Excerpt:

□ □ □ □ □

Danubitoidea Temporal range: Triassic PreꞒ Ꞓ O S D C P T J K Pg N

Scientific classification
- Domain: Eukaryota
- Kingdom: Animalia
- Phylum: Mollusca
- Class: Cephalopoda
- Subclass: †Ammonoidea
- Order: †Ceratitida
- Superfamily: †Danubitoidea Spath, 1951
- Families: See text
- Synonyms: Danubitaceae

= Danubitoidea =

Extinct superfamily of molluscs

The Danubitoidea is a large and diverse superfamily in the order Ceratitida of the Ammonoidea that combines five families removed from the Ceratitaceae, Clydonitaceae, and Ptychitaceae.

□ □ □ □ □

Given data:
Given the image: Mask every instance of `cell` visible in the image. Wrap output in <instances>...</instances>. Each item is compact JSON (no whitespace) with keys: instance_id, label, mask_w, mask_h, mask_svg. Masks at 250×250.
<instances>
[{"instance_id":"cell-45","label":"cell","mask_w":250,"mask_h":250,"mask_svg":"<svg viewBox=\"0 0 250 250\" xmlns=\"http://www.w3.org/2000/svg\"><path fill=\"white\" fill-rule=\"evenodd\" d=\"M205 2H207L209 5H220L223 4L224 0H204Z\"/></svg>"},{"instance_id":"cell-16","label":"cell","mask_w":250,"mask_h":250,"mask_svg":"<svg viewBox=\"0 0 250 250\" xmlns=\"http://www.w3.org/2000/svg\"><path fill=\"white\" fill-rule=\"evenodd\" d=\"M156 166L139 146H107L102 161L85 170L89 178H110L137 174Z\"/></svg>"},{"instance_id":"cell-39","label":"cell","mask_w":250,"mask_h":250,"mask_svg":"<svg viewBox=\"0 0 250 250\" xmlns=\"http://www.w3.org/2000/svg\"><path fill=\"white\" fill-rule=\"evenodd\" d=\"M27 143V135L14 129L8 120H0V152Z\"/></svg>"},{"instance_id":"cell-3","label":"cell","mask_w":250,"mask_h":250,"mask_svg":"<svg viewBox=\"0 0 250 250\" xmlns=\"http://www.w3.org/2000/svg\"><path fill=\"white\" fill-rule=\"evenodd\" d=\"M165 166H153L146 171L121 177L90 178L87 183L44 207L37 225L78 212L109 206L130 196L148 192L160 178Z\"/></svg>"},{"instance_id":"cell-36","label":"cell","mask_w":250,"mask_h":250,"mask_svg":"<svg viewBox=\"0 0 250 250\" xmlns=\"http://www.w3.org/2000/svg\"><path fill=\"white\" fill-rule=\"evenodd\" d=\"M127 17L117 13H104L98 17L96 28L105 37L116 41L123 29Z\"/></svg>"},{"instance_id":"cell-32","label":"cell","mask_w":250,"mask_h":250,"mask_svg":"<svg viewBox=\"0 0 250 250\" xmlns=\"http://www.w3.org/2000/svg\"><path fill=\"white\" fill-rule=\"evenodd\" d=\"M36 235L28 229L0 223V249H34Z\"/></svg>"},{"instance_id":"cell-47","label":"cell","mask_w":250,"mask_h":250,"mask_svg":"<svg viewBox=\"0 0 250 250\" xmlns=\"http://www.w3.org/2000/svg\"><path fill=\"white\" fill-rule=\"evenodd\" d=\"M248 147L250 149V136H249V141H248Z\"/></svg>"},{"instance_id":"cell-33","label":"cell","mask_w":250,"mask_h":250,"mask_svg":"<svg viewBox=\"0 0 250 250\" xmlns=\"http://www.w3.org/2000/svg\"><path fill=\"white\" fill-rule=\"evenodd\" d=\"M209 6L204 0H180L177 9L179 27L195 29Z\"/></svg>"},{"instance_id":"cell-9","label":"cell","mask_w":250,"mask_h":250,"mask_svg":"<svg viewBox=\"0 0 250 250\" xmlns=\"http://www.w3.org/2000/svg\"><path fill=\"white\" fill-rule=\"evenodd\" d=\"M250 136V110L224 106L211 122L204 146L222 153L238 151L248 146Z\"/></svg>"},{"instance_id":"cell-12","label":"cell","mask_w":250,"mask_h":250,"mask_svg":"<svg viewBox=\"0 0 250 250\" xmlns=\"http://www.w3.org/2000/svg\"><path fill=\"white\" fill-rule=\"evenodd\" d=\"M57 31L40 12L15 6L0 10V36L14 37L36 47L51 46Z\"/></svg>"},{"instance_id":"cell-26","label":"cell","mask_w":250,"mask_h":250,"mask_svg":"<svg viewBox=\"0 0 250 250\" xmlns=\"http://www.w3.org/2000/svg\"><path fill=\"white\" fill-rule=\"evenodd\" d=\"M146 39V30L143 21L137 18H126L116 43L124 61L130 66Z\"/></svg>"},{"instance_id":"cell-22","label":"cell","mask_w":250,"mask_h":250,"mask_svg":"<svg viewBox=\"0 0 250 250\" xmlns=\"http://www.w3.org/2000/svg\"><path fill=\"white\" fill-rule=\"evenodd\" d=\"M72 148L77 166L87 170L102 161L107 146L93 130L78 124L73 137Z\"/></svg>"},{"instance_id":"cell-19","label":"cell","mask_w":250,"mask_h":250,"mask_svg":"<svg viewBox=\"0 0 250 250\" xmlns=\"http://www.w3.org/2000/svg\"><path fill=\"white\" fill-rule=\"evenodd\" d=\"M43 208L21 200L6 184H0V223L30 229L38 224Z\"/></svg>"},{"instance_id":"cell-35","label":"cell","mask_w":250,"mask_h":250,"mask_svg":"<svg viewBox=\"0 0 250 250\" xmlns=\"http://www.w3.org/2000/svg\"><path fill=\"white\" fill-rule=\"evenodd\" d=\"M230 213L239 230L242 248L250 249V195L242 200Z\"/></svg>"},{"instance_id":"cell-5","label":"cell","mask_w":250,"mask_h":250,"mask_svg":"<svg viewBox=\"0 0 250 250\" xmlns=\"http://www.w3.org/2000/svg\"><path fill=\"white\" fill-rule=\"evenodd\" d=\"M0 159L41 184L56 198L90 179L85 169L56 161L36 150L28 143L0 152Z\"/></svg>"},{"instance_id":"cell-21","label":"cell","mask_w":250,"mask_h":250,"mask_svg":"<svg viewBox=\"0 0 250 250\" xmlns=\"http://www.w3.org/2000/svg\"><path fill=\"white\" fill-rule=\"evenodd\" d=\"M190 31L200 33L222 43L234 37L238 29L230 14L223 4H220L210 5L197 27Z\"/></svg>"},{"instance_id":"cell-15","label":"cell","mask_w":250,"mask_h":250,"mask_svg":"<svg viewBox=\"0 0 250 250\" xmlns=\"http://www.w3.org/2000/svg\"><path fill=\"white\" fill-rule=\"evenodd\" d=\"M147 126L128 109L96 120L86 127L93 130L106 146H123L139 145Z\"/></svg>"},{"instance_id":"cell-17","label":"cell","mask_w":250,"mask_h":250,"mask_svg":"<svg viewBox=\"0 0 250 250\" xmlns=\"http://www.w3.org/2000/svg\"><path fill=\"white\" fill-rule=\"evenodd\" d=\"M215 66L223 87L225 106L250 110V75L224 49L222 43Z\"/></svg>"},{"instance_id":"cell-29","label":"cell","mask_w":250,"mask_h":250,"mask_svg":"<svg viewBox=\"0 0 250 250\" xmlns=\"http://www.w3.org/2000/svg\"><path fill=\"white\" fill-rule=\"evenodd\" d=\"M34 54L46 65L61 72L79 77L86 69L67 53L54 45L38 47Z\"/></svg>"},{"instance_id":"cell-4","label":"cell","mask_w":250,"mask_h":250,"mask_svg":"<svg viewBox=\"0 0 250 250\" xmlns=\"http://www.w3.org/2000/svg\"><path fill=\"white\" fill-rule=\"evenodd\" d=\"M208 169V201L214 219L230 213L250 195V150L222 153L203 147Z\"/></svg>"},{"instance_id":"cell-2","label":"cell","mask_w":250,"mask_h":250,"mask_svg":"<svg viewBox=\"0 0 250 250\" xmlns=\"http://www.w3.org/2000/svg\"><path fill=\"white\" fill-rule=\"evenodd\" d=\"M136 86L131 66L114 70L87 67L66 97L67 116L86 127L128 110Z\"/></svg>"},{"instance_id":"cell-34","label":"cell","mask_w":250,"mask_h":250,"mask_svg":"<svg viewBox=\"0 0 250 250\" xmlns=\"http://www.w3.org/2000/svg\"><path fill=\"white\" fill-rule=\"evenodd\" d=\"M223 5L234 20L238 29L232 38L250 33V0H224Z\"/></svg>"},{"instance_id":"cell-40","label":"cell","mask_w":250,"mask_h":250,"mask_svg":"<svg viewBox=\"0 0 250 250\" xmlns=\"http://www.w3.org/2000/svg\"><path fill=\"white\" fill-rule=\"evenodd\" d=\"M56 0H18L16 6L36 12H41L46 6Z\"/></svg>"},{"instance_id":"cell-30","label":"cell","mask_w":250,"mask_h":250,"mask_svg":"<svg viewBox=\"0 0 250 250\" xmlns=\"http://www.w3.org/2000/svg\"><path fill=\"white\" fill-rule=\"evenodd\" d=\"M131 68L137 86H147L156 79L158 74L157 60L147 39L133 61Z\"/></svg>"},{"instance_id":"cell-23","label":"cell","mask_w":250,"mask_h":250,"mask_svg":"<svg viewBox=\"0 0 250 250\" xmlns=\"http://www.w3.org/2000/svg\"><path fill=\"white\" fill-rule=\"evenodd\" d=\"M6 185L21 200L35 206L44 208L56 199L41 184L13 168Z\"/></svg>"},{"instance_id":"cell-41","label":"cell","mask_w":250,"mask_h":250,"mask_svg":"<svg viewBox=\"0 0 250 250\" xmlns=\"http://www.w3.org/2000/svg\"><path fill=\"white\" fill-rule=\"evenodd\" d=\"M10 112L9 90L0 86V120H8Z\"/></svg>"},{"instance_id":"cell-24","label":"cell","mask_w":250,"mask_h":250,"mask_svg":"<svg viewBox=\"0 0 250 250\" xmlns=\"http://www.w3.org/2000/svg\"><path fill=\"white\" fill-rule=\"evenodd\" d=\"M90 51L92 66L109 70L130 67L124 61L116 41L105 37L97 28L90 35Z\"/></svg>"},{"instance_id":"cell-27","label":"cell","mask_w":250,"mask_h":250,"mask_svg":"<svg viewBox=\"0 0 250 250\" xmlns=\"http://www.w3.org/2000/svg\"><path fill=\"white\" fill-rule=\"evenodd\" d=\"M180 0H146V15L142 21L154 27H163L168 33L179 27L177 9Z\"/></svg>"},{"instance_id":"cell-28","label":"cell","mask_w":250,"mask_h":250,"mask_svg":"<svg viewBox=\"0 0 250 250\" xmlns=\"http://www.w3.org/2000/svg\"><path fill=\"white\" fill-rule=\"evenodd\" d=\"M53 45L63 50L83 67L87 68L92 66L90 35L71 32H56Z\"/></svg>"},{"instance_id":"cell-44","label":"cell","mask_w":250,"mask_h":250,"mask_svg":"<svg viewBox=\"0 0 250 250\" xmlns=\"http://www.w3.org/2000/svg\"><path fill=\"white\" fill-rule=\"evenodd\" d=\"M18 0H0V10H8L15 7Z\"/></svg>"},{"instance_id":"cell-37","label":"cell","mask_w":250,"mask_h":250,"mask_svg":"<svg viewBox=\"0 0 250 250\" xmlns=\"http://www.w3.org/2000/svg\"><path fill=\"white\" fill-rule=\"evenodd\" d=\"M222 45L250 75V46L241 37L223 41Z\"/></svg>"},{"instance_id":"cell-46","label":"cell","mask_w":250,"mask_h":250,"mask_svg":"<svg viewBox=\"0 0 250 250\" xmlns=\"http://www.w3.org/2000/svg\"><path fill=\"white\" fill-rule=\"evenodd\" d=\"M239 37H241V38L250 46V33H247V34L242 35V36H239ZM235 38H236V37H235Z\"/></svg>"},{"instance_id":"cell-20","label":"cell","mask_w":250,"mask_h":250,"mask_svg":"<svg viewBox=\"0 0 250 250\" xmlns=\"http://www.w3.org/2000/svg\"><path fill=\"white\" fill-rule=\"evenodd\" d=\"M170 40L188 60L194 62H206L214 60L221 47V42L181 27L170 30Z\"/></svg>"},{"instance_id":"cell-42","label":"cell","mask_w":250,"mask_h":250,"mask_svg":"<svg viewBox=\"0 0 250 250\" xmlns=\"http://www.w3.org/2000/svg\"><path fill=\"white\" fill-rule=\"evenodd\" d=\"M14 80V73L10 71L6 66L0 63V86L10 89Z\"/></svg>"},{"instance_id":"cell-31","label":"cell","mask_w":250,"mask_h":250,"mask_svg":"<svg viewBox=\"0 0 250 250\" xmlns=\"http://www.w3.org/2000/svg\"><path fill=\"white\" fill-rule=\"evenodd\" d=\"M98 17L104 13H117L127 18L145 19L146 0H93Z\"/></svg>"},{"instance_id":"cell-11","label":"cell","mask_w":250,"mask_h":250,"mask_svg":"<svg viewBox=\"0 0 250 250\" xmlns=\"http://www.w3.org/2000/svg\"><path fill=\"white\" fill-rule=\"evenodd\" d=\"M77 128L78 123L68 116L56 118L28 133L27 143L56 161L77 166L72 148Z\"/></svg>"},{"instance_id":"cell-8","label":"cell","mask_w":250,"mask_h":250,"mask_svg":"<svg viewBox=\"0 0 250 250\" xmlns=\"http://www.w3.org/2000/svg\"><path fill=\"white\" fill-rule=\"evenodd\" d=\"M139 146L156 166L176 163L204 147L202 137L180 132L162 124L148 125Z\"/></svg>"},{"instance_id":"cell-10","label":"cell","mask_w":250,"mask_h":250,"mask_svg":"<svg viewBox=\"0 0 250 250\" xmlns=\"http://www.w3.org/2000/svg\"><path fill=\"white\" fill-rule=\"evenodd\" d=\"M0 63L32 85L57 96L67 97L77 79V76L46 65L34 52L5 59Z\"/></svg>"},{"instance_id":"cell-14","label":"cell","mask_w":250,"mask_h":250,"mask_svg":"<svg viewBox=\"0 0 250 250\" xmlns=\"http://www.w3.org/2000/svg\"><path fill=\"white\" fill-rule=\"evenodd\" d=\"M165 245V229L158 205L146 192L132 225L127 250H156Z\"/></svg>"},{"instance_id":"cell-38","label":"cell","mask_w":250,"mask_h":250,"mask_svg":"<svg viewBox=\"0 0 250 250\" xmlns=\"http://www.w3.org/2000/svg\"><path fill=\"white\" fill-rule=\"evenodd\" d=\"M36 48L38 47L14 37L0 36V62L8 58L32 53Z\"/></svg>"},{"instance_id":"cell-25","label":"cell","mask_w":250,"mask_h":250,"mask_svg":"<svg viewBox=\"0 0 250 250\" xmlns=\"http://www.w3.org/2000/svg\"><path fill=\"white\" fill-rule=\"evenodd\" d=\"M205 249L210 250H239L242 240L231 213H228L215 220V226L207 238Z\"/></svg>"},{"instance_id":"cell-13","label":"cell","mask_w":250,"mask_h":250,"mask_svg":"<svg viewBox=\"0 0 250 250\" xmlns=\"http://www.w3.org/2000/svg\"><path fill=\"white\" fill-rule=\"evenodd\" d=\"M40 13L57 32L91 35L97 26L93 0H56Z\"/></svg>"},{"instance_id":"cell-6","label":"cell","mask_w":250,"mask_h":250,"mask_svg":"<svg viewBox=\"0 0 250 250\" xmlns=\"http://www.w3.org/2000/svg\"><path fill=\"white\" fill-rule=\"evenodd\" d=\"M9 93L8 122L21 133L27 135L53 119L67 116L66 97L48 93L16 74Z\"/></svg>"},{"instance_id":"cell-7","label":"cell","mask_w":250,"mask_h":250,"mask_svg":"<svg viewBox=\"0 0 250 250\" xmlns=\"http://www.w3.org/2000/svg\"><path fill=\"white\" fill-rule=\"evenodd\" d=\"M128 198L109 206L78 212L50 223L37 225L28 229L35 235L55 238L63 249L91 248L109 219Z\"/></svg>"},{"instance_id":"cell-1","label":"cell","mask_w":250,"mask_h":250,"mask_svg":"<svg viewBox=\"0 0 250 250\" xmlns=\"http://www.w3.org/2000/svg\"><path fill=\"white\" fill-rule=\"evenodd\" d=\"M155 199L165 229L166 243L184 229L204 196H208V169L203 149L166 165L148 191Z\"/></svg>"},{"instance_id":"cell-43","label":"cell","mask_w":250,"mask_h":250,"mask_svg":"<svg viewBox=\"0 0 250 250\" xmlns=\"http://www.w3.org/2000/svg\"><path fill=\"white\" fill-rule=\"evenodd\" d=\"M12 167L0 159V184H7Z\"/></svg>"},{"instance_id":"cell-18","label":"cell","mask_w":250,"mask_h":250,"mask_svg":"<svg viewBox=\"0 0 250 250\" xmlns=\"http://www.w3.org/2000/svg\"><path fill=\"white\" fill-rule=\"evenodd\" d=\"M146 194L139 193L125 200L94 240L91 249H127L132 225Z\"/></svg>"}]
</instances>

□ □ □ □ □

What the exercise asks: Extend the passage on the Danubitoidea, picking up after its final sentence.

Exercise answer:
==Taxonomy==
Superfamily Danubitoidea
- Family Aplococeratidae
- Family Danubitidae
- Family Lecanitidae
- Family Longobarditidae
- Family Nannitidae

The largest family in the Danubitoidea is the Longobarditidae with 11 genera distributed among three subfamilies plus three of undetermined placement. Smallest families are the Lecanitidae and Nannitidae, each represented by a single genus.

==Distribution and range==
Fossils of the Danubitoidea have been found in the Triassic of Afghanistan, Russia, China, Papua New Guinea; Italy, Switzerland, Hungary; British Columbia, Yukon, Nunavut; Idaho, Nevada, and California.